Papież Franciszek do więźniów: Jestem grzesznikiem, jak wy
„Jestem grzesznikiem, jak wy, ale dzisiaj reprezentuję Jezusa, jestem ambasadorem Jezusa” – powiedział papież Franciszek w homilii wygłoszonej w Wielki Czwartek w rzymskim więzieniu Regina Coeli, gdzie odprawił Mszę Wieczerzy Pańskiej.
W tradycyjnym geście papież umył nogi dwunastu więźniom siedmiu narodowości. Byli wśród nich katolicy, prawosławny, buddysta i dwaj muzułmanie.

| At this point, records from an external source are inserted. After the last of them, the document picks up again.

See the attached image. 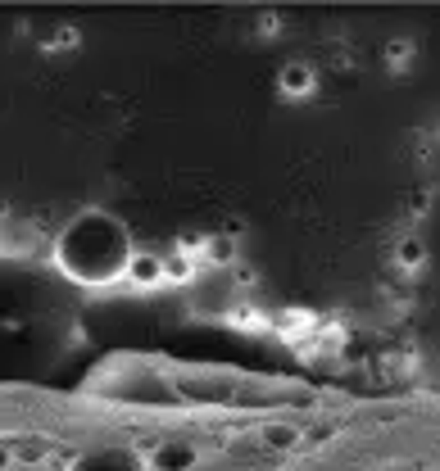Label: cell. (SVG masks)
I'll use <instances>...</instances> for the list:
<instances>
[{
  "mask_svg": "<svg viewBox=\"0 0 440 471\" xmlns=\"http://www.w3.org/2000/svg\"><path fill=\"white\" fill-rule=\"evenodd\" d=\"M399 263H404V267H422V240L408 236L404 245H399Z\"/></svg>",
  "mask_w": 440,
  "mask_h": 471,
  "instance_id": "obj_4",
  "label": "cell"
},
{
  "mask_svg": "<svg viewBox=\"0 0 440 471\" xmlns=\"http://www.w3.org/2000/svg\"><path fill=\"white\" fill-rule=\"evenodd\" d=\"M268 440L273 444H295V430H268Z\"/></svg>",
  "mask_w": 440,
  "mask_h": 471,
  "instance_id": "obj_7",
  "label": "cell"
},
{
  "mask_svg": "<svg viewBox=\"0 0 440 471\" xmlns=\"http://www.w3.org/2000/svg\"><path fill=\"white\" fill-rule=\"evenodd\" d=\"M209 258H214V263H227V258H232L236 254V245H232V240H227V236H214V240H209Z\"/></svg>",
  "mask_w": 440,
  "mask_h": 471,
  "instance_id": "obj_5",
  "label": "cell"
},
{
  "mask_svg": "<svg viewBox=\"0 0 440 471\" xmlns=\"http://www.w3.org/2000/svg\"><path fill=\"white\" fill-rule=\"evenodd\" d=\"M123 272H128V281H132V286L150 290V286L164 281V258H159V254H132Z\"/></svg>",
  "mask_w": 440,
  "mask_h": 471,
  "instance_id": "obj_1",
  "label": "cell"
},
{
  "mask_svg": "<svg viewBox=\"0 0 440 471\" xmlns=\"http://www.w3.org/2000/svg\"><path fill=\"white\" fill-rule=\"evenodd\" d=\"M277 86H282V95H309L313 91V69L309 64H286V69L277 73Z\"/></svg>",
  "mask_w": 440,
  "mask_h": 471,
  "instance_id": "obj_2",
  "label": "cell"
},
{
  "mask_svg": "<svg viewBox=\"0 0 440 471\" xmlns=\"http://www.w3.org/2000/svg\"><path fill=\"white\" fill-rule=\"evenodd\" d=\"M191 272H195V263H191L186 254L164 258V281H191Z\"/></svg>",
  "mask_w": 440,
  "mask_h": 471,
  "instance_id": "obj_3",
  "label": "cell"
},
{
  "mask_svg": "<svg viewBox=\"0 0 440 471\" xmlns=\"http://www.w3.org/2000/svg\"><path fill=\"white\" fill-rule=\"evenodd\" d=\"M386 55H390V69H399V64H408L413 45H408V41H390V45H386Z\"/></svg>",
  "mask_w": 440,
  "mask_h": 471,
  "instance_id": "obj_6",
  "label": "cell"
}]
</instances>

Franciszek zwracając się do więźniów zachęcił ich: „Bóg nigdy nas nie porzuca, nigdy nie przestaje nam przebaczać”.
„Są ludzie, którzy cierpią, są odrzucani przez społeczeństwo, a Jezus idzie do nich, by powiedzieć: jesteś dla mnie ważny” – mówił papież.
„Ten, kto rządzi, musi służyć, wasz szef musi być waszym sługą” – zaznaczył papież, tłumacząc znaczenie gestu umycia nóg. Czynność tę wykonywali niewolnicy – przypomniał.
Następnie wyjaśnił: „Jezus obala ten historyczny i kulturowy zwyczaj epoki, ale także dzisiaj mądry szef, gdziekolwiek by był, musi służyć”.
„Pomyślmy o przeszłości. Gdyby przywódcy zrozumieli nauczanie Jezusa, gdyby zamiast być okrutnymi i zabijać ludzi, zrobili to” – mówił Franciszek, nawiązując do gestu służenia innym.
„Do ilu wojen by nie doszło” – zauważył.
Od początku pontyfikatu w 2013 roku papież odprawia Mszę Świętą Wieczerzy Pańskiej poza Watykanem. Był w kilku więzieniach, ośrodku dla uchodźców i w klinice.